The Wolfpack have a 7-3 record with Manning in the lineup, and allowed a combined 89 points in the two games he missed.

"It's been fun because after surgery, I just came back with the mentality that it was do or die," Manning said. "The first half of the season, I know that I didn't play as well as I could have."

Manning and his fellow linebackers have also been aided by the health of the defensive line. Fifth-year senior defensive tackles J.R. Sweezy and Markus Kuhn, plus freshmen backups Thomas Teal and T.Y. McGill, have done a good job of preventing offensive linemen from reaching the second level.

"They play a big role in the things that I do, especially when it comes to making tackles behind the line of scrimmage," Manning said. "Even when it comes to picking up the fumbles that I have [three], most of those came from D-Linemen hustling and making plays. I'm just cleaning up behind them. They do a great job of keeping guys off me and allowing me to make plays."

Manning has hopes and dreams to one day play in the NFL, and has the option of receiving feedback from an NFL advisory board. He has talked on a weekly basis with former NC State star linebacker Nate Irving, who is a rookie with the Denver Broncos.

"I pretty much talk to him every week, but he's a busy man," Manning said. "We have a lot of conversations. He doesn't give too much advice, but just says to do what I've always done, and just play ball. Even at practice, I just go hard."

Manning was a celebrated prep recruit coming out of Scotland County High in Laurinburg, N.C. Rivals.com ranked him the No. 138 overall player in the country in the class of 2008, No. 15 outside linebacker in the nation and No. 3 overall player in North Carolina. Manning was pleased to have his alma mater win the NCHSAA 4A state championship with a 42-16 victory over Porter Ridge High Dec. 3.

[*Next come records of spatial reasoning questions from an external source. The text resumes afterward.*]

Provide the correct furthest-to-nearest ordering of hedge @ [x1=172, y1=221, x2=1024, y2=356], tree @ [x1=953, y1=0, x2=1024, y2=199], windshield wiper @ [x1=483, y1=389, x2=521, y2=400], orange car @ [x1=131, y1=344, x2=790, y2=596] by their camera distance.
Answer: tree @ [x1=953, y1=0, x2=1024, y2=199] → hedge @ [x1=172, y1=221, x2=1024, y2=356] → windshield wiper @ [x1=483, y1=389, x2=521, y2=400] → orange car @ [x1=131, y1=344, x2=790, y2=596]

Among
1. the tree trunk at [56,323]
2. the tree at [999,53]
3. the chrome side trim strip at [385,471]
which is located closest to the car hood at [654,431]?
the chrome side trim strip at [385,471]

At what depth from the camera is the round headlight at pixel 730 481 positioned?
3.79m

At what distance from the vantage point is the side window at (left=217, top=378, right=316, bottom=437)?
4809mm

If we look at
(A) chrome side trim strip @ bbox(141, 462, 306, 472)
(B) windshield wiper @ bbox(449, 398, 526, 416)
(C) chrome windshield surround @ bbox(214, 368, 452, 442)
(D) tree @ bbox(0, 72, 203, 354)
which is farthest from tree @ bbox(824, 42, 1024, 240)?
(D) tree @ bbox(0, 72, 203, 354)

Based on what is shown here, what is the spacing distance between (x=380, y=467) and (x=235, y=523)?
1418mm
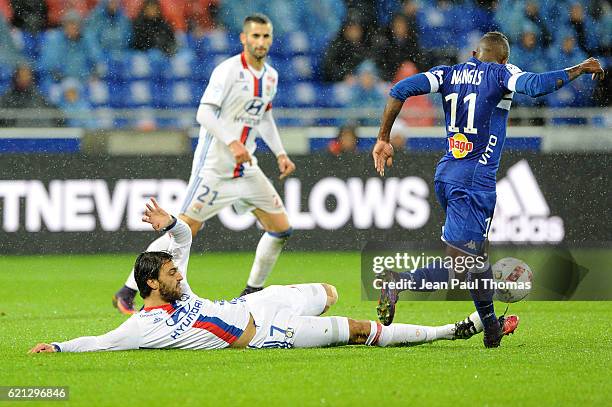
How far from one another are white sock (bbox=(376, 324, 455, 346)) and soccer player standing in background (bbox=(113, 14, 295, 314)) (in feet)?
6.95

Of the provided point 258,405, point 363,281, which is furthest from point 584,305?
point 258,405

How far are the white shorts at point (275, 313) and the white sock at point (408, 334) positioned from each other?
1.47 feet

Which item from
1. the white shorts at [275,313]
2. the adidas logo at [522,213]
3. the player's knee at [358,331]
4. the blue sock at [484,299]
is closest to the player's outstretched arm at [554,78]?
the blue sock at [484,299]

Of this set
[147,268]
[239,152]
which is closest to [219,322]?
[147,268]

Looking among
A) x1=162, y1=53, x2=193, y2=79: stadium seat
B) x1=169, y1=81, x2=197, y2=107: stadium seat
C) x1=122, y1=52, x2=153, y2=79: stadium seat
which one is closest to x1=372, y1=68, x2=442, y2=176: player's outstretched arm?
x1=169, y1=81, x2=197, y2=107: stadium seat

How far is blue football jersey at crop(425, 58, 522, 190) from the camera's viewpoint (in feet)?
21.6

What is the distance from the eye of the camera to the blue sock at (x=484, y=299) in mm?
6289

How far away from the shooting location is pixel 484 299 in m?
6.32

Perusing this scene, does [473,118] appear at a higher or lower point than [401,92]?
lower

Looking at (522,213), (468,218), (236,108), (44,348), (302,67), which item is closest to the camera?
(44,348)

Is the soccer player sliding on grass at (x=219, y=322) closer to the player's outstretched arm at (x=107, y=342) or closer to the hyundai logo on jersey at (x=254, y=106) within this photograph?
the player's outstretched arm at (x=107, y=342)

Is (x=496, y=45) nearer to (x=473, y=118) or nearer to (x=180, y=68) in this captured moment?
(x=473, y=118)

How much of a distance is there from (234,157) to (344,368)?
2852 mm

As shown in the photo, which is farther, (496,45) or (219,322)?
(496,45)
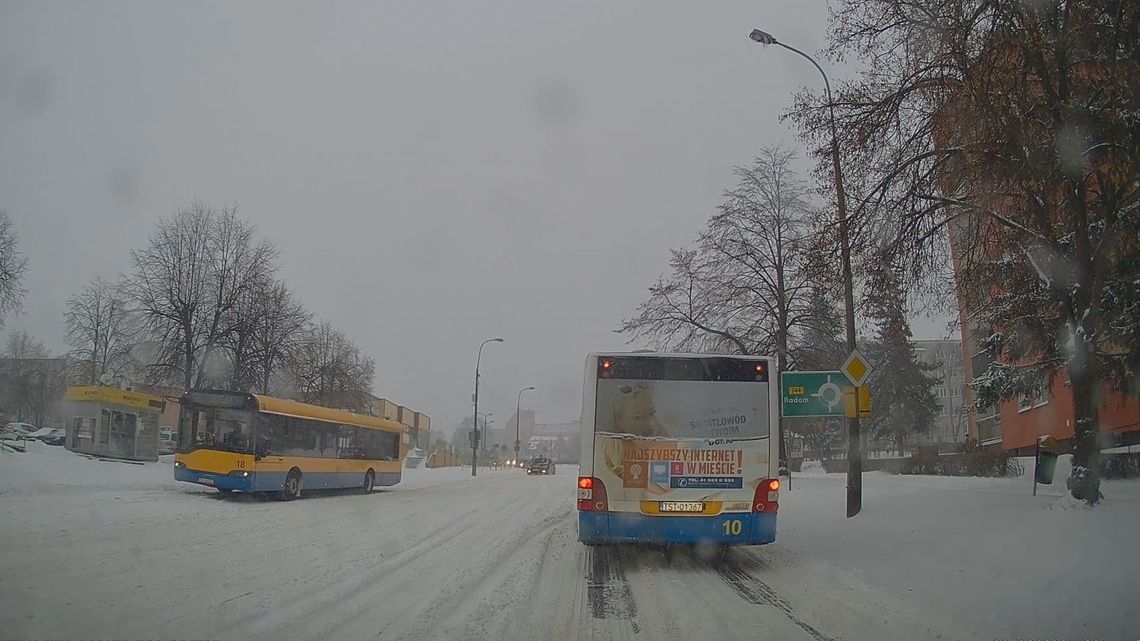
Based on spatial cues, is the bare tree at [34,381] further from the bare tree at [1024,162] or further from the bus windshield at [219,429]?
the bare tree at [1024,162]

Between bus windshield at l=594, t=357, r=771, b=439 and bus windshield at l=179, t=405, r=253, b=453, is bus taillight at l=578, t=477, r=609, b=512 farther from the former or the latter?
bus windshield at l=179, t=405, r=253, b=453

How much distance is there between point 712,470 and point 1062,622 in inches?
168

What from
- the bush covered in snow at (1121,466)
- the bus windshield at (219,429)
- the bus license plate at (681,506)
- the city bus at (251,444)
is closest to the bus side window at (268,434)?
the city bus at (251,444)

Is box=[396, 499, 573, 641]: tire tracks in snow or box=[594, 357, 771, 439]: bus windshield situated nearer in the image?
box=[396, 499, 573, 641]: tire tracks in snow

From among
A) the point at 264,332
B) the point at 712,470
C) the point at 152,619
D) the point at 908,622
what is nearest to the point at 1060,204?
the point at 712,470

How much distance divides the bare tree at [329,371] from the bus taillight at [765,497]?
33.1 m

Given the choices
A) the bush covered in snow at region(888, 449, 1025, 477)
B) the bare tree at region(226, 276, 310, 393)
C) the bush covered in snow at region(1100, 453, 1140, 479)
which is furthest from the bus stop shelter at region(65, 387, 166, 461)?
the bush covered in snow at region(1100, 453, 1140, 479)

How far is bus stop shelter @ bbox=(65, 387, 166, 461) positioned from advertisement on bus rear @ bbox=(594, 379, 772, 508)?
88.4 feet

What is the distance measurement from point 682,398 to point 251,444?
518 inches

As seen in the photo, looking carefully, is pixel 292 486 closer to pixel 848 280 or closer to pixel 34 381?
pixel 848 280

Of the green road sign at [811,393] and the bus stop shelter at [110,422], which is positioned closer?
the green road sign at [811,393]

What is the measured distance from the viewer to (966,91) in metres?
9.85

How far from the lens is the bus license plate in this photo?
9.90 m

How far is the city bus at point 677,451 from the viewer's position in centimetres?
991
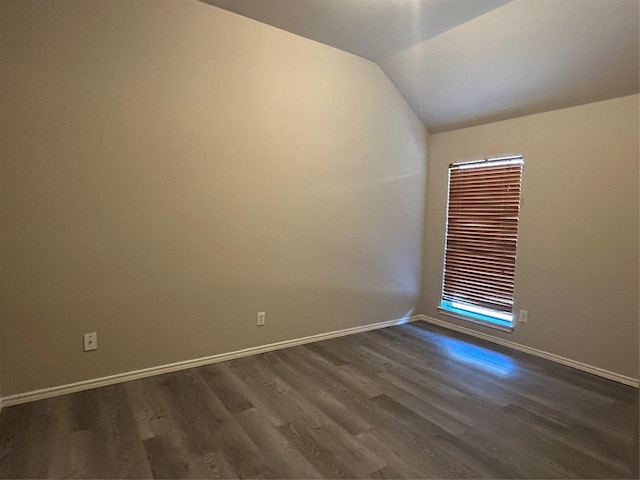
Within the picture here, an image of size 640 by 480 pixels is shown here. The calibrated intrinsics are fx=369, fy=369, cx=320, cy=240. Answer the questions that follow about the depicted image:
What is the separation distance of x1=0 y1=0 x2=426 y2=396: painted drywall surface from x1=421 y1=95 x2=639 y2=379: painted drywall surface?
1.45 metres

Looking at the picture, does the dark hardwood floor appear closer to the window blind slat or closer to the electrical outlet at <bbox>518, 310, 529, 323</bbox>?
the electrical outlet at <bbox>518, 310, 529, 323</bbox>

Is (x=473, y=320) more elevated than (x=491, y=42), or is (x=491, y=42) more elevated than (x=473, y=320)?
(x=491, y=42)

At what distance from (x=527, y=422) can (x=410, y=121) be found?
3116mm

"I was very happy those boys pulled off a state championship, and I had two brothers play on that team, but to me, all those guys are family and always be," Manning said.

Manning hopes his family and "extended" Scotland County High family will be able to watch the Wolfpack play in Charlotte.

"It's like a home game and we'll have a lot of fans out there," Manning said. "It could be easy to be distracted. We just have to adjust real fast."